::: Material for this exercise

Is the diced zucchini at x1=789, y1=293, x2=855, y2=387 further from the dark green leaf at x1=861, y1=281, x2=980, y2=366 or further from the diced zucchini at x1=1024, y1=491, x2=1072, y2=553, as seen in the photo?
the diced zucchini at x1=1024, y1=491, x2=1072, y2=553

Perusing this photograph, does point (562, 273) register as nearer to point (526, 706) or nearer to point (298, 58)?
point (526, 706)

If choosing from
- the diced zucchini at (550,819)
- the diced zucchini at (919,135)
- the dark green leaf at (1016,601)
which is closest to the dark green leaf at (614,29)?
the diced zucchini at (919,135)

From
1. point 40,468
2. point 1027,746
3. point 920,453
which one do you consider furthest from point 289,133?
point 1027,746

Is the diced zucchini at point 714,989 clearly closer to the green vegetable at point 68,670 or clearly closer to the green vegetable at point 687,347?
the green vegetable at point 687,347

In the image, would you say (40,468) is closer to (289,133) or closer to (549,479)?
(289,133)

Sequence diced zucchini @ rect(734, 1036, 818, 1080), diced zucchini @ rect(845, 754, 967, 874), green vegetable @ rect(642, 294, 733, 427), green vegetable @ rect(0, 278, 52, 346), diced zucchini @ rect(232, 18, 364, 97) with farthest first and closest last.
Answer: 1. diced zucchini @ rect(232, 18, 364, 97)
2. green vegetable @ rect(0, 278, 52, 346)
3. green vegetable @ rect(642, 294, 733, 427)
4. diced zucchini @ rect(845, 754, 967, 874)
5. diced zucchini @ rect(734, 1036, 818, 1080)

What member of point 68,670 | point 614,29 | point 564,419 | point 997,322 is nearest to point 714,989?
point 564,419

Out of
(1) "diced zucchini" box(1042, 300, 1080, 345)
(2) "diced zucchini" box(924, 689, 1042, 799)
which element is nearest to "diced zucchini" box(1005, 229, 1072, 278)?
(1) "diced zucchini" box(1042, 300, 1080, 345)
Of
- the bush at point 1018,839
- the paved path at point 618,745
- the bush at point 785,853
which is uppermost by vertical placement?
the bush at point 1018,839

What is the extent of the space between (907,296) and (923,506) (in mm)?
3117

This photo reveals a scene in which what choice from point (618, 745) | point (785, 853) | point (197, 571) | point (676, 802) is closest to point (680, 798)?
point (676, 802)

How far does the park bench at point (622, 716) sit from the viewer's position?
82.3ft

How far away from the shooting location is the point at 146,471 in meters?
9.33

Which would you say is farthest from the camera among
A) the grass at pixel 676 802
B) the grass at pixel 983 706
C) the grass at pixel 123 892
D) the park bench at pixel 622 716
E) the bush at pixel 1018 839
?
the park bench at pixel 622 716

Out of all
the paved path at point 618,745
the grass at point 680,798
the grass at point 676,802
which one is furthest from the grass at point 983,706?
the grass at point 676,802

::::::

Work to be completed: Quote all of the material above word for word, keeping every line intact.

Complete response:
Is the diced zucchini at x1=789, y1=293, x2=855, y2=387 further from the dark green leaf at x1=861, y1=281, x2=980, y2=366 or further from the diced zucchini at x1=1024, y1=491, x2=1072, y2=553, as seen in the photo?
the diced zucchini at x1=1024, y1=491, x2=1072, y2=553

Perusing this photograph, does point (562, 273) register as nearer to point (526, 706) or nearer to point (298, 58)?
point (526, 706)

If choosing from
- the diced zucchini at (550,819)
- the diced zucchini at (919,135)
- the dark green leaf at (1016,601)
which is closest to the dark green leaf at (614,29)?
the diced zucchini at (919,135)

From
1. point 40,468
2. point 1027,746
3. point 920,453
which one do you consider furthest from point 289,133?
point 1027,746

Is the diced zucchini at point 714,989 clearly closer to the green vegetable at point 68,670 or clearly closer to the green vegetable at point 687,347?
the green vegetable at point 687,347

In the image, would you say (40,468) is closer to (289,133) or closer to (549,479)?
(289,133)

Sequence diced zucchini @ rect(734, 1036, 818, 1080), diced zucchini @ rect(845, 754, 967, 874), green vegetable @ rect(642, 294, 733, 427), green vegetable @ rect(0, 278, 52, 346), diced zucchini @ rect(232, 18, 364, 97) with farthest first and closest last.
Answer: 1. diced zucchini @ rect(232, 18, 364, 97)
2. green vegetable @ rect(0, 278, 52, 346)
3. green vegetable @ rect(642, 294, 733, 427)
4. diced zucchini @ rect(845, 754, 967, 874)
5. diced zucchini @ rect(734, 1036, 818, 1080)

What member of point 68,670 | point 614,29 | point 564,419 | point 997,322 is nearest to point 714,989?
point 564,419

Out of
(1) "diced zucchini" box(1042, 300, 1080, 345)
(2) "diced zucchini" box(924, 689, 1042, 799)
which element is nearest to "diced zucchini" box(1005, 229, 1072, 278)?
(1) "diced zucchini" box(1042, 300, 1080, 345)
Of
- the bush at point 1018,839
- the paved path at point 618,745
- the bush at point 785,853
which is uppermost by vertical placement?
the bush at point 1018,839

What is the extent of the space between (907,296) and (923,506) (in mm)?
3117

This photo reveals a scene in which what choice from point (618, 745) | point (785, 853) | point (197, 571) | point (676, 802) is closest to point (680, 798)?
point (676, 802)

How far does the park bench at point (622, 716) sit from the viewer's position?
82.3ft

How far away from the shooting location is the point at 146,471 in meters?
9.33

Which would you say is farthest from the camera among
A) the grass at pixel 676 802
B) the grass at pixel 983 706
C) the grass at pixel 123 892
D) the park bench at pixel 622 716
E) the bush at pixel 1018 839
?
the park bench at pixel 622 716

Out of all
the paved path at point 618,745
the grass at point 680,798
the grass at point 676,802
which one is furthest from the grass at point 983,706?
the grass at point 676,802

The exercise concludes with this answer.